● Texte proposé:
Pourquoi les femmes sont-elles jugées comme étant plus réceptives à l'expression des émotions?

 

Dans une société où les mœurs semblent évoluer continuellement, certaines questions sociétales restent largement incomprises, compte tenu de leur complexité apparente. La socialisation, à la racine même de cette société, en est un facteur prépondérant puisqu’elle forme et intègre à cette dernière différents groupes unifiés par des valeurs communes. Cette approche structurelle et holistique de la société nous conduit aujourd'hui à la définir comme un ensemble, une unité d’individus interconnectés et reliés entre eux. Si cette socialisation, pourtant bâtie par l’Homme, est encore étudiée aujourd’hui, c’est sans aucun doute du fait de son éternelle subtilité, caractéristique du produit de notre espèce.

● Travail demandé:
Poursuivez le texte ci-dessus sur la socialisation et l'expression des émotions chez les femmes en enchaînant directement après sa dernière phrase.

● Données fournies:

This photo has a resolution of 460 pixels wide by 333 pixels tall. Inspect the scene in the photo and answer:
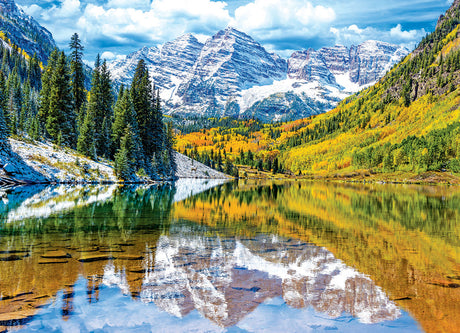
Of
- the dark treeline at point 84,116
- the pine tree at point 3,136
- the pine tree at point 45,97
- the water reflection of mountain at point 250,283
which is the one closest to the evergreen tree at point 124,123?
the dark treeline at point 84,116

● Réponse attendue:
Autrement dit, la socialisation reste un élément de repère à la base de l’édifice humain, sans pour autant que nous en ayons tracé les contours. Toutefois, le sujet de cet article aujourd’hui ne porte pas sur la socialisation en elle-même, mais plutôt sur son rapport à l’individu, aux individus. L’emploi du pluriel ici semble inévitable puisque la socialisation diffère d’un individu à l’autre, et ce, en fonction d'innombrables facteurs (statut social des parents; ressources financières, culturelles…).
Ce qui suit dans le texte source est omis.